I am sorry but I have given you a typo. I meant to say:
set security nat proxy-arp interface fe-0/0/2.0 address 192.168.0.30/32 to 192.168.0.35/32
not:
set security nat proxy-arp interface fe-0/0/2.0 address 192.168.0.30/32 to 192.169.0.35/32
I am surprised this caused a problem but I have just labbed it up and sure enough it stops it from working.
So, I have taken your configuration and of course I had to replace your passwords as I cannot read them. Apart from that the config is the same. I connected a device to fe-0/0/2 with IP address 192.168.0.200. I connected a router to the public address and a PC to another interface on that router with address 10.1.1.250. I did this so that the PC would not be directly connected to the SRX to give a more realistic scenario. The router has no knowledge of the 192.168.0.0/24 network. I have installed Pulse on the PC and was able to login with the password that I replaced yours with.
I am able to ping myself (.33), the default gateway (.1) and the other device (.200). I have attached the results.
On the SRX:
lab@VPN02> show security ike security-associations
Index State Initiator cookie Responder cookie Mode Remote Address
4330041 UP d1c336ecba409d6e 7e1c2b75f5fc1298 Aggressive 10.1.1.250
lab@VPN02> show security ipsec security-associations
Total active tunnels: 1
ID Algorithm SPI Life:sec/kb Mon lsys Port Gateway
<268173316 ESP:aes-cbc-128/sha1 2b233cd 2873/ 499951 - root 52740 10.1.1.250
>268173316 ESP:aes-cbc-128/sha1 1c0e4634 2873/ 499951 - root 52740 10.1.1.250
lab@VPN02> show security ike active-peer
Remote Address Port Peer IKE-ID XAUTH username Assigned IP
10.1.1.250 52740 rcarongtSRX-GW rcarongt 192.168.0.33
lab@VPN02> show security dynamic-vpn users
User: rcarongt , Number of connections: 1
Remote IP: 10.1.1.250
IPSEC VPN: startup_rvpn
IKE gateway: gw_startup_rvpn
IKE ID : rcarongtSRX-GW
IKE Lifetime: 28800
IPSEC Lifetime: 3600
Status: CONNECTED
In answer to your question regarding the use of /32 even though the network is a /24, this is because you are defining host addresses and not networks.

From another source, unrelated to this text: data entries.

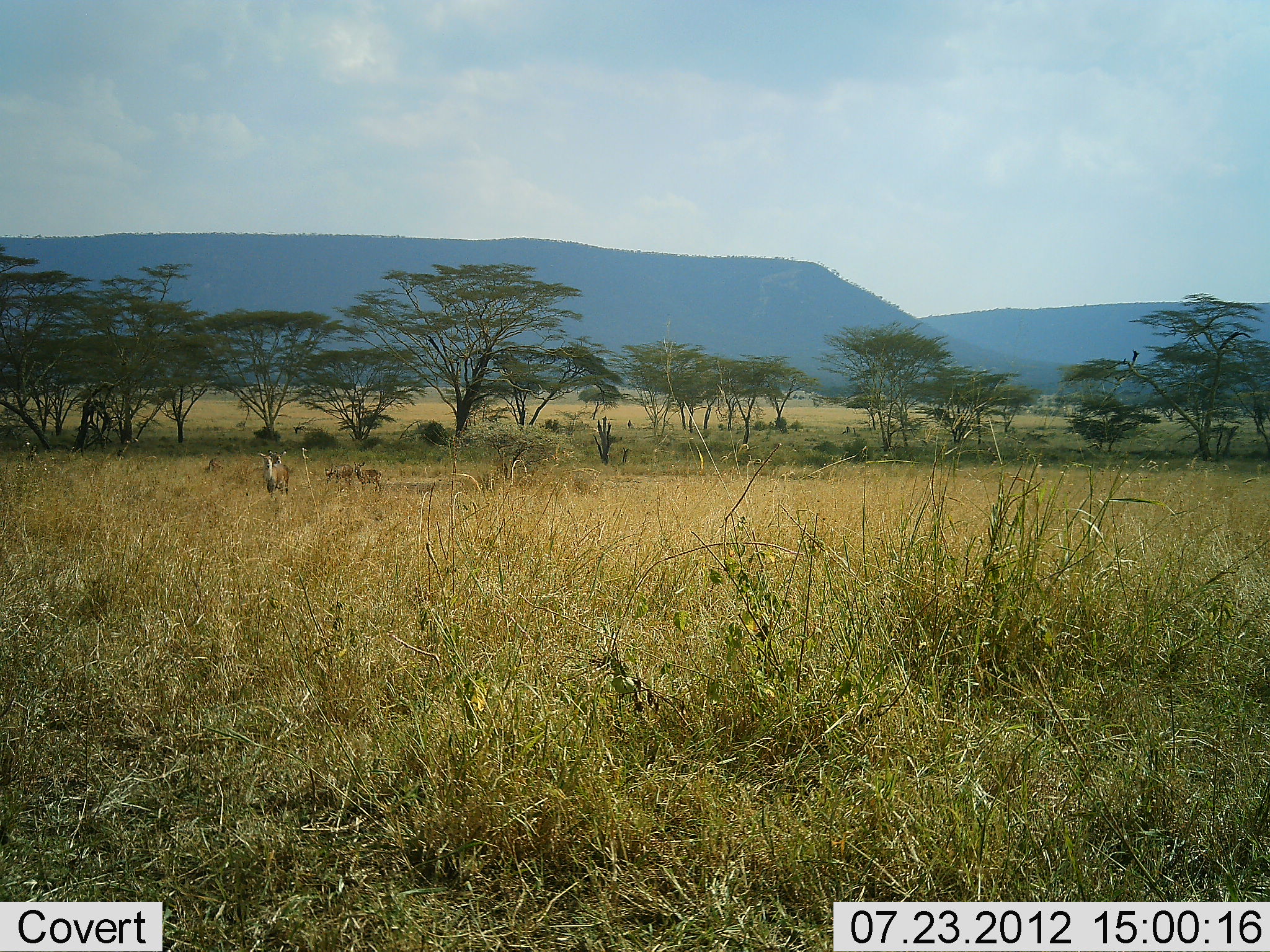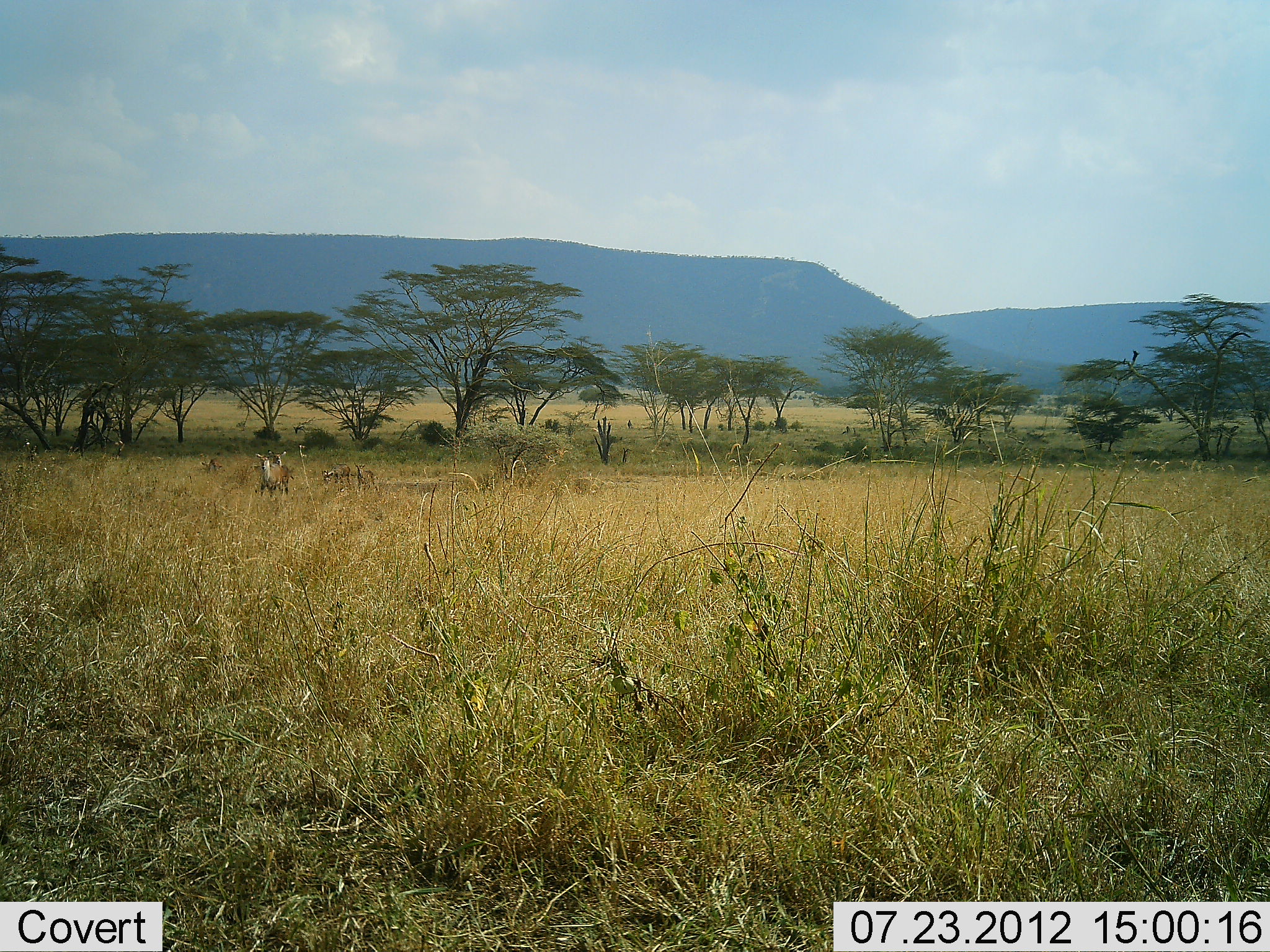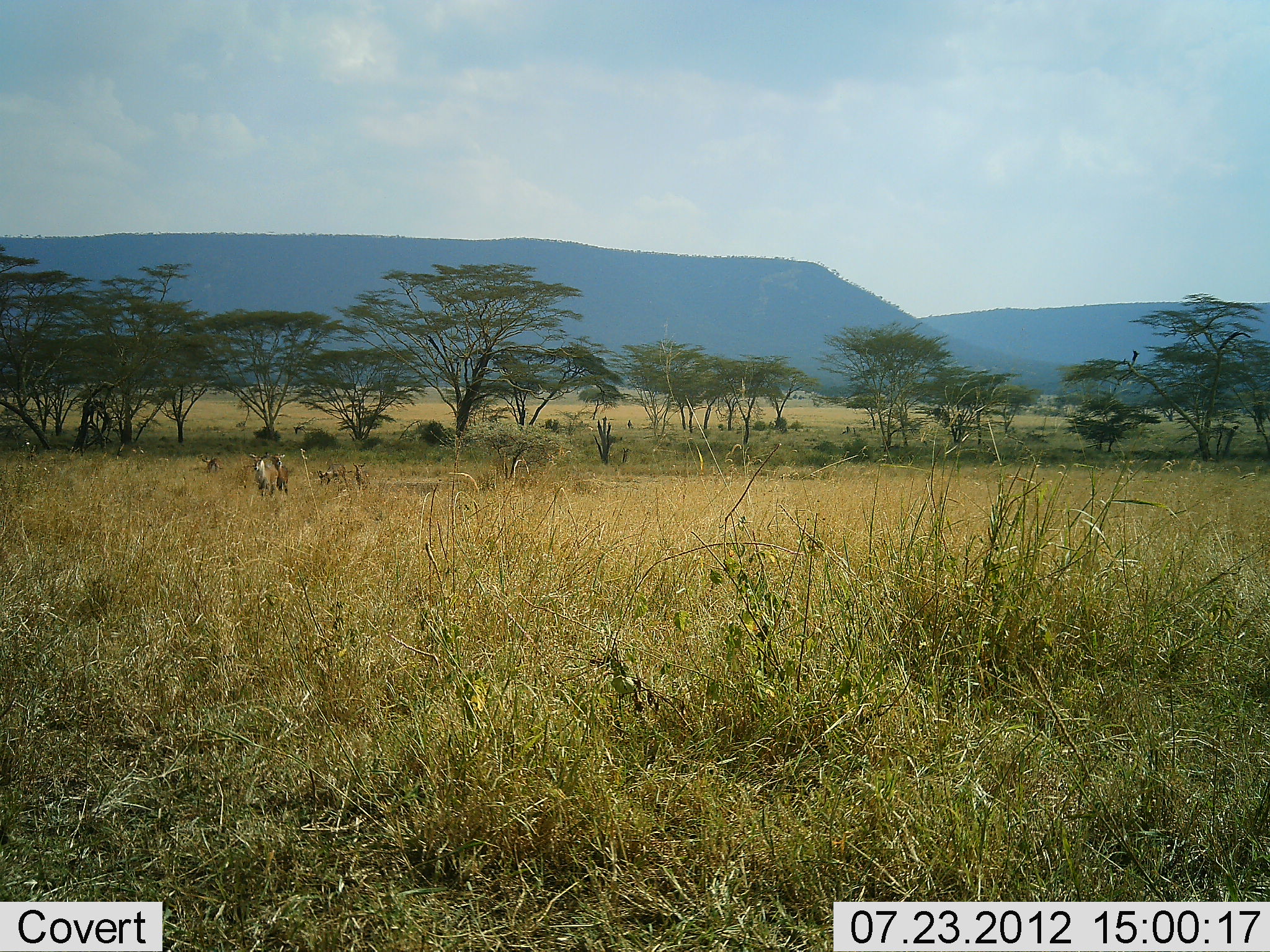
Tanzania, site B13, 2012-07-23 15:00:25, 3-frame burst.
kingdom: Animalia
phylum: Chordata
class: Mammalia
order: Artiodactyla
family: Bovidae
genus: Kobus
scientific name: Kobus ellipsiprymnus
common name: waterbuck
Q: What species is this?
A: Waterbuck (Kobus ellipsiprymnus).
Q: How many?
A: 4.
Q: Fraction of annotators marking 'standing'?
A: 17%.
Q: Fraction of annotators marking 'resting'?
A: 0%.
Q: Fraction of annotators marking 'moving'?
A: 100%.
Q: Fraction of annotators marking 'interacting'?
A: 0%.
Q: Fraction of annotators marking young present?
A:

I have also tried configuring it to /24 rather than /32 and it also seems to work but this is not the configuration I have seen from Juniper.
One more point - you may wish to change the configuration to reflect the following:
[edit]
lab@VPN02# show security dynamic-vpn
access-profile remote_access_profile;
clients {
startup_rvpn_group {
remote-protected-resources {
192.168.0.0/24;
}
remote-exceptions {
0.0.0.0/0;
}
ipsec-vpn startup_rvpn;
user {
rcarongt;
}
}
}
This will mean your client will only use the VPN to access the 192.168.0/24 network and will bypass the tunnel to access all other addresses, for example the Internet.
Again, apologies for the typo but I can confirm that if this is corrected, it should work.